Home > Tech > Content

Five Python Approaches to Complete the First Heibanke Crawler Practice Level

Tech Apr 27 20

The target practice site is http://www.heibanke.com/lesson/crawler_ex00/, which requires navigating through a sequence of 5-digit numeric values appended to the base URL path until reaching the final challenge page. Below are five Python-based automation methods to complete this level.

Method 1: Using `urllib` and Regular Expressions

# -*- coding: utf-8 -*-
import re
import urllib
import datetime

start_time = datetime.datetime.now()
base_url = "http://www.heibanke.com/lesson/crawler_ex00/"
current_html = urllib.urlopen(base_url).read()
matched_nums = re.findall(r"Enter the number ([0-9]{5})", current_html)

while matched_nums:
    current_url = f"{base_url}{matched_nums[0]}/"
    print(current_url)
    current_html = urllib.urlopen(current_url).read()
    matched_nums = re.findall(r"Number is ([0-9]{5})", current_html)

final_html = urllib.urlopen(current_url).read()
final_pass_url = "http://www.heibanke.com" + re.findall(r'<a href="(.*?)" class', final_html)[0]
elapsed = datetime.datetime.now() - start_time
print(f"Final pass URL: {final_pass_url}, Elapsed time: {elapsed}")

◆ STORED DATA
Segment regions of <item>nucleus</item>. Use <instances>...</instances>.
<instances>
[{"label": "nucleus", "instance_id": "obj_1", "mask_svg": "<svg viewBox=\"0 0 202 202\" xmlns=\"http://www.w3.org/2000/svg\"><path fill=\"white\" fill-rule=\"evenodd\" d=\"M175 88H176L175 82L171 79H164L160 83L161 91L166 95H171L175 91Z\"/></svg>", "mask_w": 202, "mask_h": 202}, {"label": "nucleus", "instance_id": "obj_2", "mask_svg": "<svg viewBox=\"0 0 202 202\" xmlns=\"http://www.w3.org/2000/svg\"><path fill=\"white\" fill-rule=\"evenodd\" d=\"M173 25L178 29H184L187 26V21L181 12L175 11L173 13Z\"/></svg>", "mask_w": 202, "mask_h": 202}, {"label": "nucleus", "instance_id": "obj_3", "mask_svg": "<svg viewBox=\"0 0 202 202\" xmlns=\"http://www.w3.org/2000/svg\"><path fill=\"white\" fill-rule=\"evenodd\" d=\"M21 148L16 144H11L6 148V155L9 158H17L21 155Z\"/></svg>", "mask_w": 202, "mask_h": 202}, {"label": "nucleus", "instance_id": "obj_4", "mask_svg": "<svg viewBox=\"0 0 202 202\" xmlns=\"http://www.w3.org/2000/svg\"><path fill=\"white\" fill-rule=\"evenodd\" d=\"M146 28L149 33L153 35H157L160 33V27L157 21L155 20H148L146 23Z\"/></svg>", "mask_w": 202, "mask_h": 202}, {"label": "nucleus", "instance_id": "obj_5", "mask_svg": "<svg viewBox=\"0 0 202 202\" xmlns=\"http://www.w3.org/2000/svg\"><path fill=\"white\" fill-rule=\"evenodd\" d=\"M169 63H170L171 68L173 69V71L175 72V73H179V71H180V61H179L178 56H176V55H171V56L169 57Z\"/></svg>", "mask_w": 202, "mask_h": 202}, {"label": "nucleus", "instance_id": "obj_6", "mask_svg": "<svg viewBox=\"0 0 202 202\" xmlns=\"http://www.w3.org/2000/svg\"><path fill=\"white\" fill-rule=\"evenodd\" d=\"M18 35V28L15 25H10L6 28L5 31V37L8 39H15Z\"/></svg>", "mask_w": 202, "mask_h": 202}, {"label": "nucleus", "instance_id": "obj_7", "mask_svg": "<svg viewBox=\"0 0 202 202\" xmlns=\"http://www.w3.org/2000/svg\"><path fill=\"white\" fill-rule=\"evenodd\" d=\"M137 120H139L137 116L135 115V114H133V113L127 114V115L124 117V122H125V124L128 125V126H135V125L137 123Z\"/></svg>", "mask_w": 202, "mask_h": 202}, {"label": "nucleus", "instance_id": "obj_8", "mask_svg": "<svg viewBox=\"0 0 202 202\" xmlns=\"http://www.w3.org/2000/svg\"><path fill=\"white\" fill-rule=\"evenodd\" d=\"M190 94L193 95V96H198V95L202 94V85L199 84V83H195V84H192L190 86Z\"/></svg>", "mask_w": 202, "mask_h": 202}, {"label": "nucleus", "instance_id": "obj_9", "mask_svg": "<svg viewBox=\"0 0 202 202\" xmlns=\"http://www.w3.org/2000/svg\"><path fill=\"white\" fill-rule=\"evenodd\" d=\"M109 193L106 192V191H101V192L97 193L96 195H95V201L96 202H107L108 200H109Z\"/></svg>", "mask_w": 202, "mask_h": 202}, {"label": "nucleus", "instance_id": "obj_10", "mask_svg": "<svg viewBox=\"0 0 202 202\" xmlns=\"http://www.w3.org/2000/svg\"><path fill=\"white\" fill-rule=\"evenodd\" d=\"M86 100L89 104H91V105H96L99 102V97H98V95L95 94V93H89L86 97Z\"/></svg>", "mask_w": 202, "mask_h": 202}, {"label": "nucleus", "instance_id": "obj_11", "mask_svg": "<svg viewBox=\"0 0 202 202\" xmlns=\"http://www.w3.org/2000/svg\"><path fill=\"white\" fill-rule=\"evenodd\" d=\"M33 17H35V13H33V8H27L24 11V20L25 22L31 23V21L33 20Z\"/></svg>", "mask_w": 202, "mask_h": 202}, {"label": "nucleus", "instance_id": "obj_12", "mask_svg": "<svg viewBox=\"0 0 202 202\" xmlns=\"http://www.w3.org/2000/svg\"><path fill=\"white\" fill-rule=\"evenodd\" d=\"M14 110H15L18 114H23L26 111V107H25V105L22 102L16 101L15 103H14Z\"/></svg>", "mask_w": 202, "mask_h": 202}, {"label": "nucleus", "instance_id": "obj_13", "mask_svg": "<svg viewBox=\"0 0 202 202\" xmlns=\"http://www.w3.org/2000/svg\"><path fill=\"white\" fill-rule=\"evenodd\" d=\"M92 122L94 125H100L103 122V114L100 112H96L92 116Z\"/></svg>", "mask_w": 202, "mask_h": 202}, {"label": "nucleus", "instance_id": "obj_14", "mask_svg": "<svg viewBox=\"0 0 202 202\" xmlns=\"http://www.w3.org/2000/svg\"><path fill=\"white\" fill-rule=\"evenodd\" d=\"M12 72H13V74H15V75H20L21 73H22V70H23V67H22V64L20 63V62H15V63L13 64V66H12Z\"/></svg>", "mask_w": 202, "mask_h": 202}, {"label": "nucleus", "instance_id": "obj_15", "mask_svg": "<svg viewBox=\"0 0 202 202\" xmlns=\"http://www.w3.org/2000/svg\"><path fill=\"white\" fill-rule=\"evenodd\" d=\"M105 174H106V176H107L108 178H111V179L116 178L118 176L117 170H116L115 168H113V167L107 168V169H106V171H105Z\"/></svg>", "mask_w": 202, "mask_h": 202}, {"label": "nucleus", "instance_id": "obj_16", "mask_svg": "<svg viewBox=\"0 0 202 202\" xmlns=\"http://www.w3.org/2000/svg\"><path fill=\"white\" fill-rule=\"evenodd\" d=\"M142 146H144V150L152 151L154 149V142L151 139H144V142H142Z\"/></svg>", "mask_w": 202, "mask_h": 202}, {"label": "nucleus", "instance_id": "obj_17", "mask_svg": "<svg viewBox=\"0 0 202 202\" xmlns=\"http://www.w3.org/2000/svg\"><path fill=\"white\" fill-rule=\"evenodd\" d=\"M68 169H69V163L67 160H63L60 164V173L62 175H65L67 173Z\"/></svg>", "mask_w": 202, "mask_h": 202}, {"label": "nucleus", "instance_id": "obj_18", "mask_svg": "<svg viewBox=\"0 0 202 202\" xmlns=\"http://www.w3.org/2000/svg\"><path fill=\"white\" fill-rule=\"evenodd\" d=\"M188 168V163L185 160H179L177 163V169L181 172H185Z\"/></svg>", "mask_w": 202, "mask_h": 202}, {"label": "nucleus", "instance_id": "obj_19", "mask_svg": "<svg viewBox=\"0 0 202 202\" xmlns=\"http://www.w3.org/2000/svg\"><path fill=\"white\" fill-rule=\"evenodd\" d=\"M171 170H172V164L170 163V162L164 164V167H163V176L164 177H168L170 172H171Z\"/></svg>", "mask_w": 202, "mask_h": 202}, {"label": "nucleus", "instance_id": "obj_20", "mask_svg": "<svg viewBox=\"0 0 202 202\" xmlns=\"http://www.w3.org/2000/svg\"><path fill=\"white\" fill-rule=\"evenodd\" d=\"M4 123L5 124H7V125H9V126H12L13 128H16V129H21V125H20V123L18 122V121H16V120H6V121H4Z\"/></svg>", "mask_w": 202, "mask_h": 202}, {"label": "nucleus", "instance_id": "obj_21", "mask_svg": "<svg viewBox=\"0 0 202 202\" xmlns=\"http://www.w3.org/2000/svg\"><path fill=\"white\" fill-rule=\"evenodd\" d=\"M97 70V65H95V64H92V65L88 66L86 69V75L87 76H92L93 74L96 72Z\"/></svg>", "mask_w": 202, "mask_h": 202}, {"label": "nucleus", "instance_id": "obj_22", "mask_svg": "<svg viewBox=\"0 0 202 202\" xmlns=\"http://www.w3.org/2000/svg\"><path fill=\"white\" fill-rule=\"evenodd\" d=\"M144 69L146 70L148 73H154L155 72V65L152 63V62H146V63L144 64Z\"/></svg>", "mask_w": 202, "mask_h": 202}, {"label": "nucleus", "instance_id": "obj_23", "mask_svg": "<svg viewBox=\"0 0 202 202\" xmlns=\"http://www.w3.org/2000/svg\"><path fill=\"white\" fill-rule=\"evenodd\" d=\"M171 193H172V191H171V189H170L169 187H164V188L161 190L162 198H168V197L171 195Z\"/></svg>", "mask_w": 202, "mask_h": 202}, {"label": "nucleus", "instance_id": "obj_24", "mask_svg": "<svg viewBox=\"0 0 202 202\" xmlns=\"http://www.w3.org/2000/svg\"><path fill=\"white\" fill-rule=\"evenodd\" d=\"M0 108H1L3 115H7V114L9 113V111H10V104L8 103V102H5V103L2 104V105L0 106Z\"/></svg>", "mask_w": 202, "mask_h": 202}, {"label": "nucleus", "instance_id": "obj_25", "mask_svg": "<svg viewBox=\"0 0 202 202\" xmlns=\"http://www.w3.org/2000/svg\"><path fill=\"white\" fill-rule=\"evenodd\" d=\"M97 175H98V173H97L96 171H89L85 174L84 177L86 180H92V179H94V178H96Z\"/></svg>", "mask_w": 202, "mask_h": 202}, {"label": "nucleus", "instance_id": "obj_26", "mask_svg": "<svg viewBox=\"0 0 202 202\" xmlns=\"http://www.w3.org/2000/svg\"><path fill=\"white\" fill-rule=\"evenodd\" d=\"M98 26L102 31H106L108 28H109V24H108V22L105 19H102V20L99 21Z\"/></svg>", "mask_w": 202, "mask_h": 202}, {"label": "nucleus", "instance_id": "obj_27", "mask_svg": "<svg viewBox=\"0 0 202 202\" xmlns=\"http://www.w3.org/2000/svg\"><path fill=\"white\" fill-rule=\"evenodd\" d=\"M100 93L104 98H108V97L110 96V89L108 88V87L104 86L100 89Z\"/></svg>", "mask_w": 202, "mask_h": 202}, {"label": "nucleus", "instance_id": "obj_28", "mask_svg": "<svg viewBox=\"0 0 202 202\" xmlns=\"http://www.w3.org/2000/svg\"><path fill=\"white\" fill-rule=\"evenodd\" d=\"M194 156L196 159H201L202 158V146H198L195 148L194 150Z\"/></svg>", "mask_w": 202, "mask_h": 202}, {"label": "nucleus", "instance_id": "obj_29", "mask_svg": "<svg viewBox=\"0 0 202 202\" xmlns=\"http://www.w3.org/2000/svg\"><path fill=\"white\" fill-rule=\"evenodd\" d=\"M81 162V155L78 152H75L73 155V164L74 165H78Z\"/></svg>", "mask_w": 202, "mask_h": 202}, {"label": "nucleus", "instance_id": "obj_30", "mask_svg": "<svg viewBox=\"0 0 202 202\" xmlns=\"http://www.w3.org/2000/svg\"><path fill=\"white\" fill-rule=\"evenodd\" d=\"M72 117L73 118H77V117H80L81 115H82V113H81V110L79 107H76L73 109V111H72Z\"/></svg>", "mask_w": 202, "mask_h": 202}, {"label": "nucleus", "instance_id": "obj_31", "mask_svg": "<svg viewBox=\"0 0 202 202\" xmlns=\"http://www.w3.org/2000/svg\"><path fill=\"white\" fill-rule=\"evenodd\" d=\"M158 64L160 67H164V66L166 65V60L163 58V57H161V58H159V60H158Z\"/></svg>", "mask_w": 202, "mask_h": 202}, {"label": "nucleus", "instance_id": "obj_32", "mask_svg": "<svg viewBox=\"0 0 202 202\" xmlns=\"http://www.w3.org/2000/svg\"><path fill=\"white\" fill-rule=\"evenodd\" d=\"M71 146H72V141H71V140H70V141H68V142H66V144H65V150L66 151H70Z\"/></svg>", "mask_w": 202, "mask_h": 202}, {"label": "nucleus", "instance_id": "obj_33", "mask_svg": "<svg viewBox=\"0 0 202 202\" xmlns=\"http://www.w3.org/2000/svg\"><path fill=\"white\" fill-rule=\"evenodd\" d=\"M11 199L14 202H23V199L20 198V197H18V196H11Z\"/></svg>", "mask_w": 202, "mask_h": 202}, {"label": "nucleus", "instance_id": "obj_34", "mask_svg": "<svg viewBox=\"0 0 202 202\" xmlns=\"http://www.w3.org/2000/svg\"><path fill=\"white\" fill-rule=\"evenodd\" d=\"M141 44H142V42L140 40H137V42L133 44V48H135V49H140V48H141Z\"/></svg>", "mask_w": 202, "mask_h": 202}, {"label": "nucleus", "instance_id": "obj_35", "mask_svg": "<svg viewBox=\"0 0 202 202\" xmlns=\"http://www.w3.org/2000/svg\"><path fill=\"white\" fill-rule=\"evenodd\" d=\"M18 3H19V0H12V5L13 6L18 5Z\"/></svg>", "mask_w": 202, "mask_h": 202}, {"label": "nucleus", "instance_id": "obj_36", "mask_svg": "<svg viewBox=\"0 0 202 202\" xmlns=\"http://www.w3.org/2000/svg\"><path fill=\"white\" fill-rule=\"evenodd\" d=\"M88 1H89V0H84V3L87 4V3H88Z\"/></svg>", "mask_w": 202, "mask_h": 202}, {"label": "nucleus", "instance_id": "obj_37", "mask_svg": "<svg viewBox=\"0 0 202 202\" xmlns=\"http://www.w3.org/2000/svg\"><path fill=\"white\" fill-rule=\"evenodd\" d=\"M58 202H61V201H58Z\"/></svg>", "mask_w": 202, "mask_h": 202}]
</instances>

◆ WHAT THIS EXERCISE ASKS
[1] According to the Heibanke crawler article, how many digits are in each numeric value appended to the base URL path?
[2] Continue the Heibanke crawler article from its last line.
The lines are not needed for what comes next.

◆ TASK-BY-TASK RESULTS
[1] Five digits.

[2]
Method 2: Using `requests` and Regular Expressions

# -*- coding: utf-8 -*-
import requests
import re
import datetime

start_time = datetime.datetime.now()
base_url = "http://www.heibanke.com/lesson/crawler_ex00/"
current_url = base_url
num_pattern = re.compile(r"<h3>[^\d<]*?(\d+)[^\d<]*?</h3")

while True:
    print(f"Fetching: {current_url}")
    response = requests.get(current_url)
    matched_nums = num_pattern.findall(response.text)
    if not matched_nums:
        final_pass_url = "http://www.heibanke.com" + re.findall(r'<a href="(.*?)" class', response.text)[0]
        break
    current_url = f"{base_url}{matched_nums[0]}"

elapsed = datetime.datetime.now() - start_time
print(f"Final pass URL: {final_pass_url}, Elapsed time: {elapsed}")

Alternative Regex Pattern

An alternative matching pattern can be used:

pattern = r"<h3>(.*)</h3>"
matches = re.findall(pattern, page_content)
try:
    extracted_num = int("".join(map(lambda char: char if char.isdigit() else "", matches[0])))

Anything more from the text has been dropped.